Note: Normally the $ERR_VALIDATE parameter is set to 'Y.' By default EPM is delivered with the value set to Y, which means that records failing validation are moved an error table.

Special Load Requirements

The complex process behind integrating and aggregating disparate source data can create some special load requirements in EPM. For example, subrecords are used extensively in EPM target tables to provide additional depth and breadth of processing.

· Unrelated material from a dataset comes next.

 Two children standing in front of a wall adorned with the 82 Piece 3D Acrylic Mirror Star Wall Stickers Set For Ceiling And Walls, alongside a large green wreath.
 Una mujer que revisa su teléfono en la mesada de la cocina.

Passing Default Values to EPM Target Tables

Due to data aggregation and other processing requirements, EPM target tables may contain columns that do not exist in your source transaction tables. Because of the differences between source and EPM columns, there are sometimes no source values to populate the EPM columns. Therefore, default values must be used to populate the EPM columns instead.

Warehouse Layer

Data Type

Default Value

OWS

Char

'-'

 

Num

0

 

Date

Null

OWE

Char

' '

 

Num

0

 

Date

Null

MDW

Char

'-'

 

Num

0

 

Date

Null

For MDW fact records, fact rows coming from the source normally contain a valid reference to an existing row in the dimension table, in the form of a foreign key using a business key field. However, occasionally a fact row does not contain the dimension key. To resolve this issue, each MDW dimension contains a row for Value Not Specified, with predefined key values of zero—for a missing numeric value—and a hyphen—for a missing character value.

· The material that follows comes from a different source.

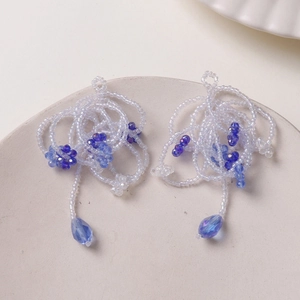 Handmade beaded drop earrings with white seed beads and blue crystal water droplets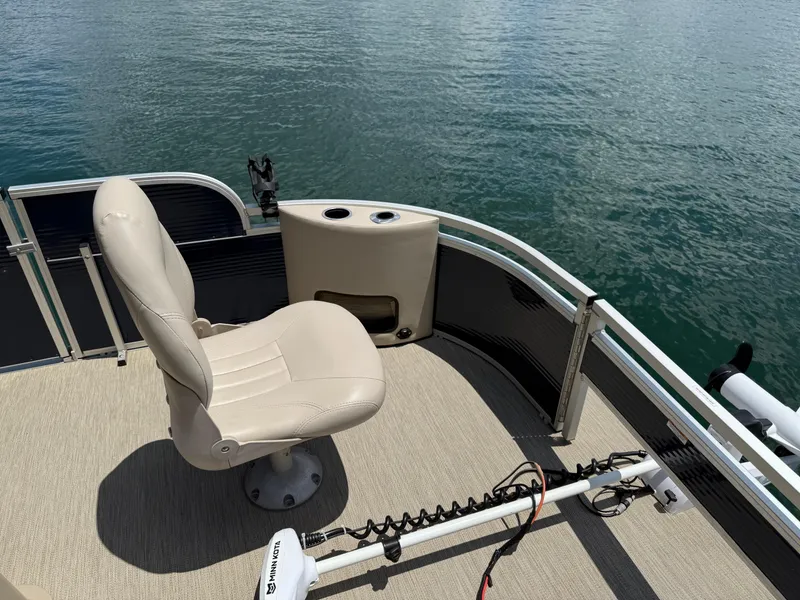 Slide: The Image of 2017 Silver Wave 230 Island CC boat interior with beige seat and water view. - 13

PeopleSoft delivers several routines to pass default values to the EPM columns. For example, the routine GetNumDefault is used to pass numeric default values to a target warehouse table. A separate routine is delivered for each data type (such as varchar and numeric).

Target Table Subrecords

Subrecords are a collection of specific columns that repeat across multiple EPM target tables. Subrecords can perform a variety of functions, including tracking data to its original source and facilitating customizations that enable type 2 slowly changing dimensions. For example, the subrecord LOAD_OWS_SBR contains columns such as CREATED_EW_DTTM, LAST_UPD_DTTM, and BATCH_SID which help track target warehouse table load history.

It is important to populate subrecords with the appropriate data. Thus, it is important that you thoroughly familiarize yourself with the PeopleSoft delivered subrecords and their associated columns.